▸ **Metin**:
---*---
Ekonomi yönetimi, 10 Ağustos günü TL’nin yüzde 15’i aşan değer kaybından sonra, takip eden Pazartesi (13 Ağustos 2018) gününden itibaren sürece müdahale etmeye başladı. Bu yazıda, beş madde ile krizin gidişatını özetledikten sonra, ekonomi yönetiminin krize müdahale patikasını belirleyen yapısal sınırlara değineceğim. Böylelikle, mevcut iktidarın faiz politikasının ‘ekonominin gereklerini bilmek’ ile ilgili olmadığını bir kez daha vurgulama fırsatı bulmayı umuyorum.
1. Yapısal Kriz Sürüyor
Müdahalelerin ilki, Bankacılık Düzenleme ve Denetleme Kurulu’nun (BDDK) swap işlemlerini kısıtlaması oldu. Bunun temel mantığı, TL’deki hızlı değersizleşmeyi önlemek üzere, bankalar tarafından gerçekleştirilen TL ile döviz arasındaki takas işlemlerinde TL arzını azaltmak idi. Böylelikle, yurt dışına TL fonlaması kısılarak değersizleşmesinin önlenmesi sağlanmaya çalışıldı. Bu önlemin yan etkisi, 2 yıllık borçlanma faizinin rekor düzeye çıkması oldu.
---*---
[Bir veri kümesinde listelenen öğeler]
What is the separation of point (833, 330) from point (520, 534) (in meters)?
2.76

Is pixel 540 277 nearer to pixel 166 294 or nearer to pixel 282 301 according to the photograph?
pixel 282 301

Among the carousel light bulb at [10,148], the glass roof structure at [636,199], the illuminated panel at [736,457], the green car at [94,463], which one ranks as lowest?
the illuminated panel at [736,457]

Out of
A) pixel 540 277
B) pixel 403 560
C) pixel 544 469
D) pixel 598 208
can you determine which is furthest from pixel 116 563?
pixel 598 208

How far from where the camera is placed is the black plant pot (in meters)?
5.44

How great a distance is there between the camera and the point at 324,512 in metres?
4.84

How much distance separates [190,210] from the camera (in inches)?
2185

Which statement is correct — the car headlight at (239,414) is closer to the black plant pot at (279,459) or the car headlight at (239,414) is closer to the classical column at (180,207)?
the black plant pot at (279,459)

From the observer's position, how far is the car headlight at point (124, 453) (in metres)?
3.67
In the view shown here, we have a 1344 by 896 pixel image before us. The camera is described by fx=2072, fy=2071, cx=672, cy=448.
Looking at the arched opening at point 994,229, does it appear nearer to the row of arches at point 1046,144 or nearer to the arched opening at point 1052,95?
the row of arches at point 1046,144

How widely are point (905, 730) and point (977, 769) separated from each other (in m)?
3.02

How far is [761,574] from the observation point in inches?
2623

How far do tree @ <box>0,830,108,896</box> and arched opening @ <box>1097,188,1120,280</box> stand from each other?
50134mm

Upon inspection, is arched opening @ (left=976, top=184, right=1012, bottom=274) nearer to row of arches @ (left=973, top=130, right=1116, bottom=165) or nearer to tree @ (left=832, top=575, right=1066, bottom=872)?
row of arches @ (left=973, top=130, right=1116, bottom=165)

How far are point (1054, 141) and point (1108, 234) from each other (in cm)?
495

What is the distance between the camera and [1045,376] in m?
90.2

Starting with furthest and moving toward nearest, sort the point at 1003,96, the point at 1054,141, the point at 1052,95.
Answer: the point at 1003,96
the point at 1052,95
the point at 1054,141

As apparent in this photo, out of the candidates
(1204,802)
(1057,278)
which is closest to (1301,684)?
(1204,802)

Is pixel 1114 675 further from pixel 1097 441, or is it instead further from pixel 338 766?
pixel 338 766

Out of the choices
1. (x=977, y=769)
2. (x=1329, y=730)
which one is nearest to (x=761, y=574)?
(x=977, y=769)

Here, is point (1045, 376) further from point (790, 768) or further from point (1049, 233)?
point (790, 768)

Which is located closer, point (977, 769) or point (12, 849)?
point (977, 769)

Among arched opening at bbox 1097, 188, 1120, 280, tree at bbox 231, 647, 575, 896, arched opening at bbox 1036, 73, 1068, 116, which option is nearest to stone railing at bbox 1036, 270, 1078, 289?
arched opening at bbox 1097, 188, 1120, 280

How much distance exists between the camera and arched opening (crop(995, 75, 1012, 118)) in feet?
---*---
▸ **Çalışma talimatı**:
TL krizine ve ekonomi yönetiminin müdahalelerine dair yazıyı son cümlesinden sonra devam ettirin.

▸ **Yanıt**:
Yani, TL’deki değersizleşmenin durması, buna karşın faizin artması, yapısal krizin aşıldığını değil sürdüğünü gösteriyor ve dış politika alanındaki 'olumlu' haberlerin Türkiye ekonomisinin 'döviz-faiz kıskacından' çıkması ile ilgisi yok.
2. Örtülü Faiz Artışı
İkincisi, TCMB’nin yaptığı ‘örtülü faiz artışı’ idi. 10 Ağustos’ta 17.86 olan TCMB Ağırlıklı Ortalama Fonlama Maliyeti (AOFM), 17 Ağustos’ta 19.25’e yükseldi. Hatırlanacak olursa, 24 Haziran seçimlerinin hemen öncesinde, II. Londra Seferi’ne çıkarken Mehmet Şimşek’in çantasındaki en önemli kozlardan biri, merkez bankasının gerçekleştirdiği ‘sadeleştirme’ adımı idi.
Bir başka değişle, merkez bankası, 2017 başından itibaren uyguladığı ‘örtülü faiz artışı’ yöntemini bırakmış ve politika faizini tekrar 1 haftalık repo olarak belirlemişti. Şu anda yapılan ise, yeniden ‘örtülü para politikasına’ dönüş anlamına geliyor. Politika faizi tekrar AOFM olmuş durumda ve bu yolla fiili olarak faiz artışı yapılmış oldu.
3. ‘Sopasız Havuç’
Üçüncü önlem, Sanayi Bakanlığı tarafından ilan edilen 16 maddelik destek paketi idi. Adeta adı konulmamış bir ‘ithal ikameci’ stratejinin parçası olduğu izlenimi veren destek paketinin odağında KOBİ’ler var. Özellikle ithal edilen ara malların yurt içinde üretilmesi hedefleniyor. Ancak, daha önce başka bir yazıda belirttiğim gibi, bu gibi hamleler, merkezi bir koordinasyondan yoksun olarak yapılıyor. Daha da önemlisi, yatırımların üretken olmayan alanlardan üretken alanlara yönlendirilmesi konusunda bir ‘sopa’ olmadan sadece ‘havuç’ vermek, çoğu zaman etkisiz bir yöntemdir.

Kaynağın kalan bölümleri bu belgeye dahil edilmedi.